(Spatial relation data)
= = = = = = =
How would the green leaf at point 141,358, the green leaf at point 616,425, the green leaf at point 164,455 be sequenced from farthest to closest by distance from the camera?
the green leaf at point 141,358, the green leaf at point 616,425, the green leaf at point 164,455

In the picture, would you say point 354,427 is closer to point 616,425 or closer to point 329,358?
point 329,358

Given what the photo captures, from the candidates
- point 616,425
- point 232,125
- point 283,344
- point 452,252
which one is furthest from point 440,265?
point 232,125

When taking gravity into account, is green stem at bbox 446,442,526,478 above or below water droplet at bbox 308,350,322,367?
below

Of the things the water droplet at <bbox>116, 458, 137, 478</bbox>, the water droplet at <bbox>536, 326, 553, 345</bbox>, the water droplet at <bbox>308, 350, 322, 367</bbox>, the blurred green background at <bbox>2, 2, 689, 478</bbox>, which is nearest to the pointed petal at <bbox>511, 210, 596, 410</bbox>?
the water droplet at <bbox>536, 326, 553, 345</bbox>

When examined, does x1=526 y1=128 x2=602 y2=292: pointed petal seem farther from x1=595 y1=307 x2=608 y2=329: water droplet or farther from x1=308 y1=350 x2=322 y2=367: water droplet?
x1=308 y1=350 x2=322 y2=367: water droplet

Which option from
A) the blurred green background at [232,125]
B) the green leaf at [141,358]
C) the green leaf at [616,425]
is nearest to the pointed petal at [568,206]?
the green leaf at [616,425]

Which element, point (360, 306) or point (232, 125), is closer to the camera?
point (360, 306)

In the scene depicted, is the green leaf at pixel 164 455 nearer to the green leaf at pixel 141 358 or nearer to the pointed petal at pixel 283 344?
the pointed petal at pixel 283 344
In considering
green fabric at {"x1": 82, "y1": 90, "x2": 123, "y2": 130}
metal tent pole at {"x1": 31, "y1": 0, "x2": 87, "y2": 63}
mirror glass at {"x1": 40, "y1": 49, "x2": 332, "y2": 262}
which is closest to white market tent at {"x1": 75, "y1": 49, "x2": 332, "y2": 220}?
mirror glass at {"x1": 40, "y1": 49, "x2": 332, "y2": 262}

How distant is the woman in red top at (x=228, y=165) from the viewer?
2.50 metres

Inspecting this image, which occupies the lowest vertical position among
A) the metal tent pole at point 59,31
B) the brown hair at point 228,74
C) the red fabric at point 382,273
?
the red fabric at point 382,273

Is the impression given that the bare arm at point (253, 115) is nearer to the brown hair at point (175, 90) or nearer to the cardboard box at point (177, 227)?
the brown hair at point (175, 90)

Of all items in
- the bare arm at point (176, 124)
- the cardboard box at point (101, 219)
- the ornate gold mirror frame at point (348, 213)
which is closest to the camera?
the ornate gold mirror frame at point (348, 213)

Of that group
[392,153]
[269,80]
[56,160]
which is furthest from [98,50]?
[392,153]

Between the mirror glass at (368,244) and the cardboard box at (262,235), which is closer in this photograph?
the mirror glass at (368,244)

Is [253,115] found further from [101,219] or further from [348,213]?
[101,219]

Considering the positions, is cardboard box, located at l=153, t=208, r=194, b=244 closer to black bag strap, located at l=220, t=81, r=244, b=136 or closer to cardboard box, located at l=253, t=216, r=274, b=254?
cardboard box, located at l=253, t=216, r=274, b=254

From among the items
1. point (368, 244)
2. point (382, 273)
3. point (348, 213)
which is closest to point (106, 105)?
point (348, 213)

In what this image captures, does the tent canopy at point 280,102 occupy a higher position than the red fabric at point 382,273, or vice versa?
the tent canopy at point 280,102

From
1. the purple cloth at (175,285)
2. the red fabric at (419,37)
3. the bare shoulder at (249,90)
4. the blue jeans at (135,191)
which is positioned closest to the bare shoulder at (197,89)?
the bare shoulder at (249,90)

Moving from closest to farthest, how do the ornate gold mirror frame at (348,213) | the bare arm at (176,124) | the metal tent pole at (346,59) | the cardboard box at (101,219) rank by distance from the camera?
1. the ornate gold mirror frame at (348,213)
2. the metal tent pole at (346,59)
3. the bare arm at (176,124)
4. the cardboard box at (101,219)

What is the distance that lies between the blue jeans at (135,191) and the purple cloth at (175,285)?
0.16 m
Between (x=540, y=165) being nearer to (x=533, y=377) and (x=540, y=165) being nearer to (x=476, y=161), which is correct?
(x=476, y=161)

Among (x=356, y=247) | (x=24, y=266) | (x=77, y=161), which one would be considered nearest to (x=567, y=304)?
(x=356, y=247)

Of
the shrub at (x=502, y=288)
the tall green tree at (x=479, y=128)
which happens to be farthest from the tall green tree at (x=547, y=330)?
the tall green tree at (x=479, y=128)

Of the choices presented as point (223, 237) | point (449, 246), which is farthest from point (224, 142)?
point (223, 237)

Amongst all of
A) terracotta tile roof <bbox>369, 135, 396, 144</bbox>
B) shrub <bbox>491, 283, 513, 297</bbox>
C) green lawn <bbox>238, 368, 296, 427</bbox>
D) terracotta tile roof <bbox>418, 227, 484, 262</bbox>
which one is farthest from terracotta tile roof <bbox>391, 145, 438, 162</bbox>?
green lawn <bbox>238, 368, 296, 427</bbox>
= = = = = = =
• **Your instructions**: Quote every entry exactly.

• **The completed task**:
How would the green leaf at point 141,358, the green leaf at point 616,425, the green leaf at point 164,455 be sequenced from farthest to closest by distance from the camera?
the green leaf at point 141,358, the green leaf at point 616,425, the green leaf at point 164,455

In the picture, would you say point 354,427 is closer to point 616,425 or closer to point 329,358?
point 329,358

Given what the photo captures, from the candidates
- point 616,425
- point 232,125
- point 283,344
- point 452,252
which one is furthest from point 440,265?
point 232,125

When taking gravity into account, is green stem at bbox 446,442,526,478 above or below water droplet at bbox 308,350,322,367?
below

Of the things the water droplet at <bbox>116, 458, 137, 478</bbox>, the water droplet at <bbox>536, 326, 553, 345</bbox>, the water droplet at <bbox>308, 350, 322, 367</bbox>, the blurred green background at <bbox>2, 2, 689, 478</bbox>, which is nearest to the pointed petal at <bbox>511, 210, 596, 410</bbox>?
the water droplet at <bbox>536, 326, 553, 345</bbox>

When examined, does x1=526 y1=128 x2=602 y2=292: pointed petal seem farther from x1=595 y1=307 x2=608 y2=329: water droplet or farther from x1=308 y1=350 x2=322 y2=367: water droplet?
x1=308 y1=350 x2=322 y2=367: water droplet

Which option from
A) the blurred green background at [232,125]
B) the green leaf at [141,358]
C) the green leaf at [616,425]
is nearest to the pointed petal at [568,206]?
the green leaf at [616,425]

Which element, point (360, 306) or point (232, 125), is closer to the camera?
point (360, 306)

In the scene depicted, is the green leaf at pixel 164 455 nearer to the green leaf at pixel 141 358 or nearer to the pointed petal at pixel 283 344?
the pointed petal at pixel 283 344
In considering
green fabric at {"x1": 82, "y1": 90, "x2": 123, "y2": 130}
metal tent pole at {"x1": 31, "y1": 0, "x2": 87, "y2": 63}
mirror glass at {"x1": 40, "y1": 49, "x2": 332, "y2": 262}
which is closest to white market tent at {"x1": 75, "y1": 49, "x2": 332, "y2": 220}?
mirror glass at {"x1": 40, "y1": 49, "x2": 332, "y2": 262}

How distant is the woman in red top at (x=228, y=165) from the viewer?
2.50 metres

Inspecting this image, which occupies the lowest vertical position among
A) the metal tent pole at point 59,31
B) the brown hair at point 228,74
C) the red fabric at point 382,273
?
the red fabric at point 382,273

Is the impression given that the bare arm at point (253, 115) is nearer to the brown hair at point (175, 90) or nearer to the cardboard box at point (177, 227)?
the brown hair at point (175, 90)

Of all items in
- the bare arm at point (176, 124)
- the cardboard box at point (101, 219)
- the ornate gold mirror frame at point (348, 213)
which is closest to the camera?
the ornate gold mirror frame at point (348, 213)

Of that group
[392,153]
[269,80]
[56,160]
which is furthest from [98,50]?
[392,153]

Between the mirror glass at (368,244) and the cardboard box at (262,235), which is closer in this photograph?
the mirror glass at (368,244)

Is [253,115] found further from [101,219] or further from [348,213]?
[101,219]

Considering the positions, is cardboard box, located at l=153, t=208, r=194, b=244 closer to black bag strap, located at l=220, t=81, r=244, b=136 or closer to cardboard box, located at l=253, t=216, r=274, b=254?
cardboard box, located at l=253, t=216, r=274, b=254

From among the items
1. point (368, 244)
2. point (382, 273)
3. point (348, 213)
which is closest to point (106, 105)?
point (348, 213)

In what this image captures, does the tent canopy at point 280,102 occupy a higher position than the red fabric at point 382,273, or vice versa?
the tent canopy at point 280,102

From
1. the purple cloth at (175,285)
2. the red fabric at (419,37)
3. the bare shoulder at (249,90)
4. the blue jeans at (135,191)
which is positioned closest to the bare shoulder at (197,89)?
the bare shoulder at (249,90)

Moving from closest to farthest, how do the ornate gold mirror frame at (348,213) | the bare arm at (176,124) | the metal tent pole at (346,59) | the cardboard box at (101,219) rank by distance from the camera?
1. the ornate gold mirror frame at (348,213)
2. the metal tent pole at (346,59)
3. the bare arm at (176,124)
4. the cardboard box at (101,219)

What is the distance that lies between the blue jeans at (135,191) and the purple cloth at (175,285)?
0.16 m
Between (x=540, y=165) being nearer to (x=533, y=377) and (x=540, y=165) being nearer to (x=476, y=161), which is correct?
(x=476, y=161)

Among (x=356, y=247) | (x=24, y=266) | (x=77, y=161), which one would be considered nearest to (x=567, y=304)?
(x=356, y=247)

Of
the shrub at (x=502, y=288)
the tall green tree at (x=479, y=128)
which happens to be farthest from the tall green tree at (x=547, y=330)?
the tall green tree at (x=479, y=128)

Of the choices presented as point (223, 237) | point (449, 246), which is farthest from point (224, 142)?
point (223, 237)

Amongst all of
A) terracotta tile roof <bbox>369, 135, 396, 144</bbox>
B) shrub <bbox>491, 283, 513, 297</bbox>
C) green lawn <bbox>238, 368, 296, 427</bbox>
D) terracotta tile roof <bbox>418, 227, 484, 262</bbox>
which one is farthest from terracotta tile roof <bbox>391, 145, 438, 162</bbox>?
green lawn <bbox>238, 368, 296, 427</bbox>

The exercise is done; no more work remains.